PROVIDED RECORDS |

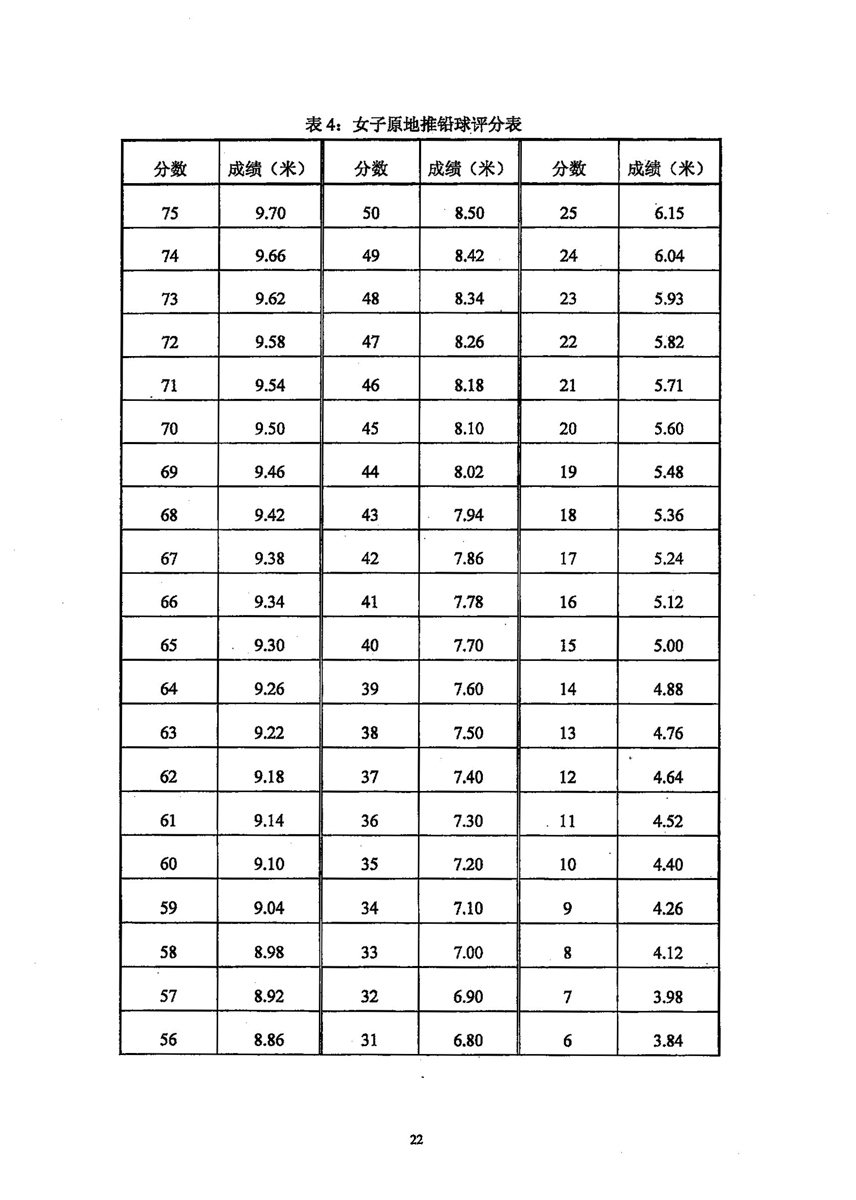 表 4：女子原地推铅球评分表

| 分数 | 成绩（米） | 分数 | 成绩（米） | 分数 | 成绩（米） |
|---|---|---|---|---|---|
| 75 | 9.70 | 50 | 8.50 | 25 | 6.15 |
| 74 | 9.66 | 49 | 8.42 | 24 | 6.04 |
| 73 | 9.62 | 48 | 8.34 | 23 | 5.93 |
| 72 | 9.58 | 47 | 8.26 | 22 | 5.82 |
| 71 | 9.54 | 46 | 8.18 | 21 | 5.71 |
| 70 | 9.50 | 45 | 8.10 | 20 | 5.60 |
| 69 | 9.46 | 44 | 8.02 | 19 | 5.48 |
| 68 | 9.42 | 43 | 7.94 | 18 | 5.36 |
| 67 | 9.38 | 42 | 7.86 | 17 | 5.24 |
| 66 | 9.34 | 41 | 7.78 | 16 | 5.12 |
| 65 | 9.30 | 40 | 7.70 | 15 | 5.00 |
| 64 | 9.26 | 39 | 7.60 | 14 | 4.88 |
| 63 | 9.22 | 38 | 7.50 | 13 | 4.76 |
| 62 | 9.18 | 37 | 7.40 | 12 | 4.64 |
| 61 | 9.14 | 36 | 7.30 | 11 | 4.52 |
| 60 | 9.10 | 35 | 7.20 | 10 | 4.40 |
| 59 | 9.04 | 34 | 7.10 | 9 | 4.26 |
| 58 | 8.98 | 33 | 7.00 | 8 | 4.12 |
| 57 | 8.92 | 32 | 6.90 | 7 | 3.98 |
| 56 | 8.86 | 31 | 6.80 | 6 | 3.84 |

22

WHAT IS BEING ASKED |
Starting with the line that contains "21 | 5.71 |", print every line through the end of the entries above exactly as written, both boundary lines included, and nothing else.

WORKED SOLUTION |
| 71 | 9.54 | 46 | 8.18 | 21 | 5.71 |
| 70 | 9.50 | 45 | 8.10 | 20 | 5.60 |
| 69 | 9.46 | 44 | 8.02 | 19 | 5.48 |
| 68 | 9.42 | 43 | 7.94 | 18 | 5.36 |
| 67 | 9.38 | 42 | 7.86 | 17 | 5.24 |
| 66 | 9.34 | 41 | 7.78 | 16 | 5.12 |
| 65 | 9.30 | 40 | 7.70 | 15 | 5.00 |
| 64 | 9.26 | 39 | 7.60 | 14 | 4.88 |
| 63 | 9.22 | 38 | 7.50 | 13 | 4.76 |
| 62 | 9.18 | 37 | 7.40 | 12 | 4.64 |
| 61 | 9.14 | 36 | 7.30 | 11 | 4.52 |
| 60 | 9.10 | 35 | 7.20 | 10 | 4.40 |
| 59 | 9.04 | 34 | 7.10 | 9 | 4.26 |
| 58 | 8.98 | 33 | 7.00 | 8 | 4.12 |
| 57 | 8.92 | 32 | 6.90 | 7 | 3.98 |
| 56 | 8.86 | 31 | 6.80 | 6 | 3.84 |

22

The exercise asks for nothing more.